Problem: Rewrite the entries from "20/02/2017. Reunión de" down to "Салат со свиным сердцем и корейской морковью", changing "Cumbre" to "Conferencia" and leaving everything else as it is.

Records provided:
-- Opening Marker --

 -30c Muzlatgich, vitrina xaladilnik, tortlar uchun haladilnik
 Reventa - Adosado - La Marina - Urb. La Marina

-- Closing Marker --
-- Opening Marker --

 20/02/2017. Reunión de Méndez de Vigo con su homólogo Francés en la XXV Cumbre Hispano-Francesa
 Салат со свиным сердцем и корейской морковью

-- Closing Marker --
-- Opening Marker --

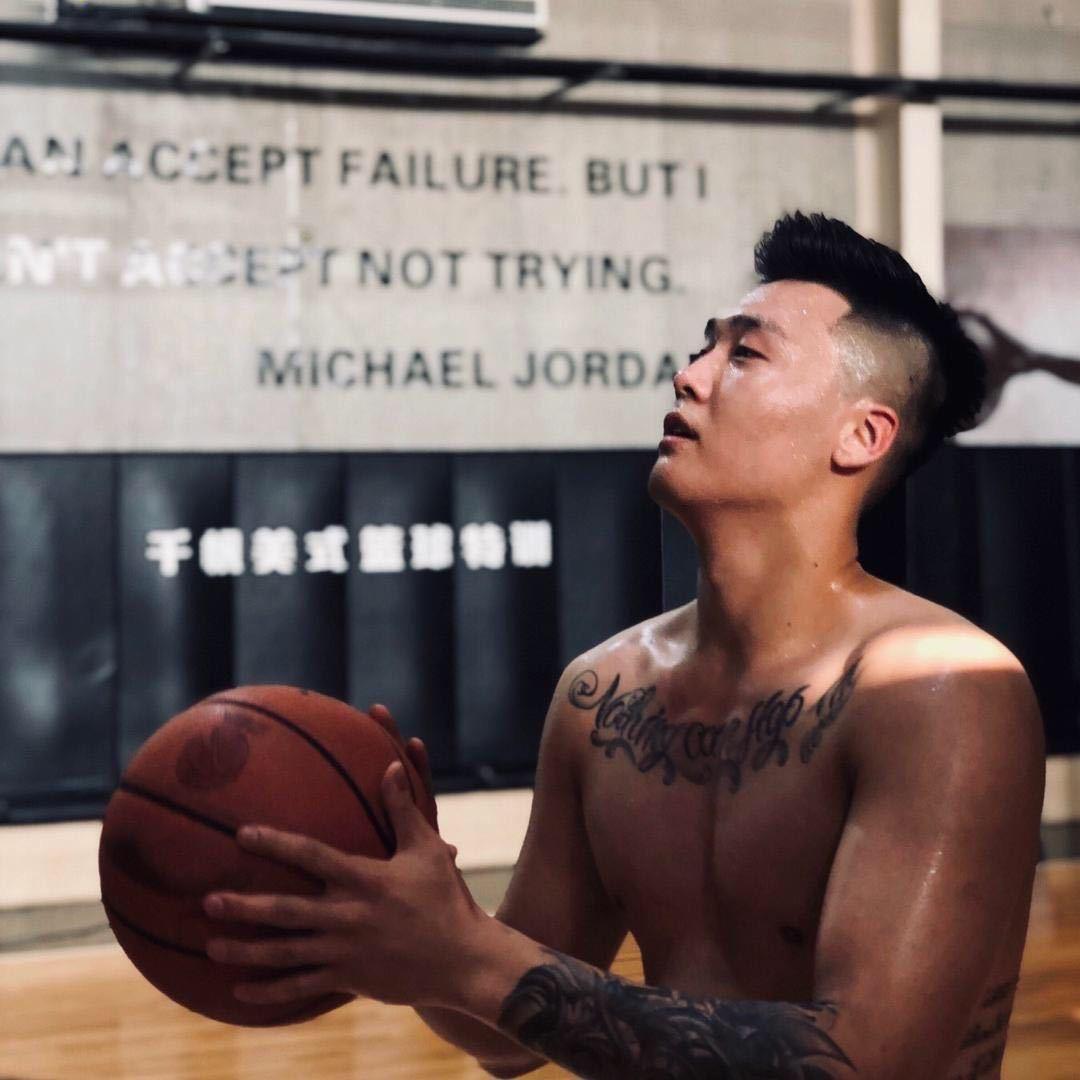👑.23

-- Closing Marker --

Solution:
 20/02/2017. Reunión de Méndez de Vigo con su homólogo Francés en la XXV Conferencia Hispano-Francesa
 Салат со свиным сердцем и корейской морковью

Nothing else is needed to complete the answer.